══ QUOTED PASSAGE

Kite submits BLA to FDA for CAR T-cell therapy in mantle cell lymphoma
Biopharma company Kite, a subsidiary of Gilead, has submitted a biologics license application to the FDA for the company’s investigational chimeric antigen receptor T-cell therapy KTE-X19 for the treatment of adults with relapsed or refractory mantle cell lymphoma.
KTE-X19 is an anti-CD19 autologous CAR T-cell therapy that targets the CD19 protein when it is expressed on the surface of cancer cells. Approval of KTE-X19 would make Kite the first manufacturer with more than one FDA-approved CAR T-cell therapy. Axicabtagene ciloleucel (Yescarta; Kite, Gilead) was approved by the FDA in October 2017 for adults with relapsed or refractory large B-cell lymphoma.
“There remains a significant need for new treatments for patients with relapsed/refractory MCL despite recent advances, so this regulatory filing is an especially important milestone for the MCL community,” Ken Takeshita, MD, Kite’s global head of clinical development, said in a press release. “We look forward to working with the FDA to bring KTE-X19 to appropriate patients as quickly as possible and continuing to deliver on the promise of our industry-leading cell therapy development program with a second CAR T therapy.”Kite said it plans to submit a similar approval application to the European Medicines Agency in early 2020; KTE-X19 has already been designated as a breakthrough therapy for relapsed or refractory mantle cell lymphoma in both the United States and the European Union.
The BLA submission was based on phase 2 data from the multicenter ZUMA-2 trial, which were recently presented at the 2019 ASH Annual Meeting and Exposition. The results showed an overall response rate of 93% and a complete response rate of 67%. Grade 3 or grade 4 cytokine release syndrome was experienced by 15% of patients, whereas grade 3 or grade 4 neurotoxicity was reported in 31% of patients. There were no reported cases of grade 5 CRS or neurotoxicity.

════

### WHAT IS BEING ASKED
Summarize the article on the KTE-X19 filing in two sentences.

══ GIVEN MATERIAL

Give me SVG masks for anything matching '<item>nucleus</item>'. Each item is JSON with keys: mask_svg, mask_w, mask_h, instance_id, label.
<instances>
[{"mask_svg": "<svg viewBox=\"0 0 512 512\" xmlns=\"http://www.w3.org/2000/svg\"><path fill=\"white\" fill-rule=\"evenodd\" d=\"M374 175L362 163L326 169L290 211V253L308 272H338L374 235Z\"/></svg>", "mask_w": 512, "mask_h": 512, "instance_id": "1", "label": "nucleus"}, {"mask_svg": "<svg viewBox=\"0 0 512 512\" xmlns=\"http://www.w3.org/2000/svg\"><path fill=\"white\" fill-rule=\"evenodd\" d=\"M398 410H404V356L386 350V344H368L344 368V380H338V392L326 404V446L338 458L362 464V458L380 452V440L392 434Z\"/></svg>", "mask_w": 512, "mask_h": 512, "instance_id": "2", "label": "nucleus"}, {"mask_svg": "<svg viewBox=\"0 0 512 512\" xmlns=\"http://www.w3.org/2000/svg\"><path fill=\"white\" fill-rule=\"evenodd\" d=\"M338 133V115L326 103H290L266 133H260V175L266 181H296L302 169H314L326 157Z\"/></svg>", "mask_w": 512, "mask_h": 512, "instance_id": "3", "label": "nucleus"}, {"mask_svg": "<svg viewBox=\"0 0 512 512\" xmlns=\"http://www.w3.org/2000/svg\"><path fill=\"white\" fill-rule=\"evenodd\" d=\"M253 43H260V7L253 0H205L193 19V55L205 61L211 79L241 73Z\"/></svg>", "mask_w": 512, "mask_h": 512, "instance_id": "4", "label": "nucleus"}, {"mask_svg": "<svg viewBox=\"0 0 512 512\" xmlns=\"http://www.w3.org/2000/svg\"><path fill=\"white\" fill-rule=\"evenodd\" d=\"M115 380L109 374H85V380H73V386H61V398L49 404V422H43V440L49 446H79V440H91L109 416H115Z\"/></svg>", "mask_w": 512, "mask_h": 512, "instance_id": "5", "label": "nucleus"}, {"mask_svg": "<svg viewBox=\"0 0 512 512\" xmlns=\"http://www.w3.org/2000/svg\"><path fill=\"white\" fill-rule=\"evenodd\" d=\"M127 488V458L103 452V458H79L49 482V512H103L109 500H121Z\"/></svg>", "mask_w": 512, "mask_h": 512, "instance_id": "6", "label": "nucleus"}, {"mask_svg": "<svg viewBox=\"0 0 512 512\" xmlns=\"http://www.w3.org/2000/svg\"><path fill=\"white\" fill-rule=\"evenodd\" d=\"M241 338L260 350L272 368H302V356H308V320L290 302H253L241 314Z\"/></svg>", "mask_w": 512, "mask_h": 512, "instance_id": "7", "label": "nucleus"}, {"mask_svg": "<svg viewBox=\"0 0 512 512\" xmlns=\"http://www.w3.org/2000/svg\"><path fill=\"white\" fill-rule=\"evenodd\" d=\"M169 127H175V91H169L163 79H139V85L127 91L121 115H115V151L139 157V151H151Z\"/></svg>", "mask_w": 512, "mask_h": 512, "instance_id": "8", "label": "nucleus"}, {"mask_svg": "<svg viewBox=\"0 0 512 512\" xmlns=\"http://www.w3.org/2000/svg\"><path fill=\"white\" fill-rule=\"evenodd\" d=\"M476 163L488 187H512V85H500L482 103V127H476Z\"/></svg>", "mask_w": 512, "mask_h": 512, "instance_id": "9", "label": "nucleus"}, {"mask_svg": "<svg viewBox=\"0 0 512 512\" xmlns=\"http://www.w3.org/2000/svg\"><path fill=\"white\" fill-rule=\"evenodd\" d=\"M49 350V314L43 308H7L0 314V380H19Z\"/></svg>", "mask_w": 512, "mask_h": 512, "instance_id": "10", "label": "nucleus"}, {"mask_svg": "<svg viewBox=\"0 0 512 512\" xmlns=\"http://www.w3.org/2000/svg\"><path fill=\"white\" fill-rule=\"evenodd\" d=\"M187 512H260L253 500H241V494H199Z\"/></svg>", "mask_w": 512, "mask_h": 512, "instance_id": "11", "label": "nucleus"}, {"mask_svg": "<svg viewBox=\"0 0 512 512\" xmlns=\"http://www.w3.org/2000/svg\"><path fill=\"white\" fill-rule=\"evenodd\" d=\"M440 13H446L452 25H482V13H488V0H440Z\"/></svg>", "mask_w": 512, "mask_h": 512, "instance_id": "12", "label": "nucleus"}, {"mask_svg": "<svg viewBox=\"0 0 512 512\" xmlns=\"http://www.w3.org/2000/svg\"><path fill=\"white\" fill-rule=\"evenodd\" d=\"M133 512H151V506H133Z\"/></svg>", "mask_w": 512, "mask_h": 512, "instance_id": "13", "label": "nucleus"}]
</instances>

════

### EXERCISE ANSWER
Kite, a Gilead subsidiary, has submitted a biologics license application to the FDA for KTE-X19, an investigational anti-CD19 CAR T-cell therapy for adults with relapsed or refractory mantle cell lymphoma, and plans a similar application to the European Medicines Agency in early 2020. The filing is based on phase 2 ZUMA-2 data showing a 93% overall response rate and a 67% complete response rate, with grade 3 or 4 cytokine release syndrome in 15% of patients, grade 3 or 4 neurotoxicity in 31%, and no reported grade 5 cases of either.